Monday 5 December 2011

Patent Kurt's Hurts

OK I admit it, I haven't written because I’ve been sulking. Not only has my foot been giving me some proper aggro as the nerve has been going through the ‘I’m awake and I’m angry, what did you do to me, freeze me? I’m awake and I’m angry’ cycle. Then to top it off, I received confirmation that I didn’t get in to the London Marathon next year. I cancelled the hotel room in the huff. You can shove yer Premier Inn right in.

I couldn’t even get a place on a golden bond, even pledging to raise two grand isn’t enough to get you in. I bet some ‘K’ list celebrity that’s slept with someone who knows someone that’s worked with someone on the X Factor has got a place. They’ll be there at the opening of an envelope on the Friday night in Hoxton, necking glasses of Moet and Chandon and gromfing down plate after plate of some posh grub that I’m too bitter to remember the name of and then they’ll be trotting down the Strand on the Sunday, after taking twelve hours to do the marathon. Perhaps if you hadn’t had to stop off every fifteen minutes to touch up your lippy darling, you might have done it in less than seven hours. Pah.

‘Bitter, party of one’

It’s probably for the best though, given the amount of thrashing the nerve is giving me at the moment. I was so huffy that I thought 'sod it' and tortured myself by wearing the most amazingly, gorgeous pair of patent Kurt Geiger shoes I will ever own to a beautiful winter wedding last week.

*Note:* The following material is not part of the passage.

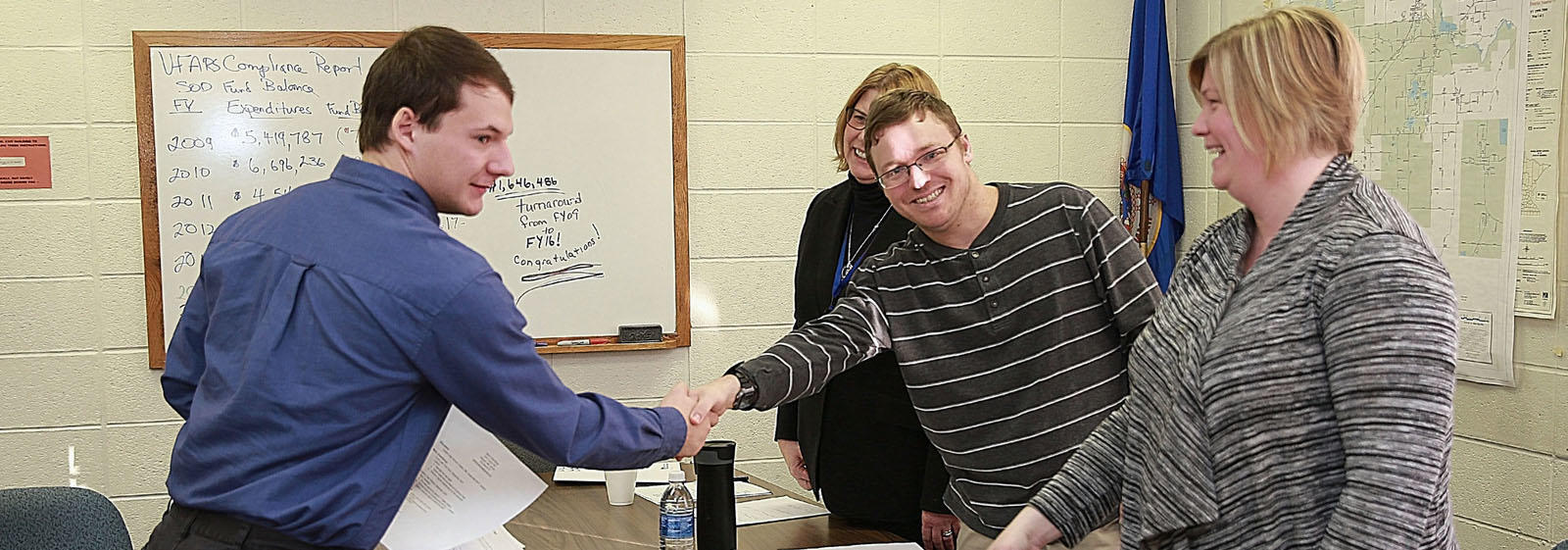 CHS Seniors got to experience the thrill of the job hunt with mock interviews!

It’s not gone unnoticed that I have no photos of me on the day as the wife of the best man, however I do have two random photos on my phone of my feet in said shoes (exhibit A and B attached m'lud) To give me some dues they were taken before we had a sherry or two to toast the happy couple......and the brilliant best man’s speech.

Ahhhh, yes I remember these shoes, purchased about five years ago from House of Fraser at Meadowhell. They should have been well over a hundred quid but I spotted them at a reduced, bonzer price of £49. To be fair, there probably aren’t any pixie footed freaks out there that they’d fit, other than me. They are teen-mc-weeny and they make me almost tall, well tall-ish….less than small, let’s stick with less than small.

After wearing them for approximately thirteen hours last Saturday, including at least an hour having a good old boogie to Dazzling DJ Dave my feet were squealing with delight to be set free of the corsets that had bound them for so long and both my feet were shall we say, a tad on the 'sore' side on the Sunday. Thankfully I didn’t have to get up and toddle off for Marathon training.

Perhaps the ballot outcome wasn’t so bad
after all.
Pah!

1 comment:

  1. aw fuck, don't let the bastards get you down love!
    another well written post as usual. chin up!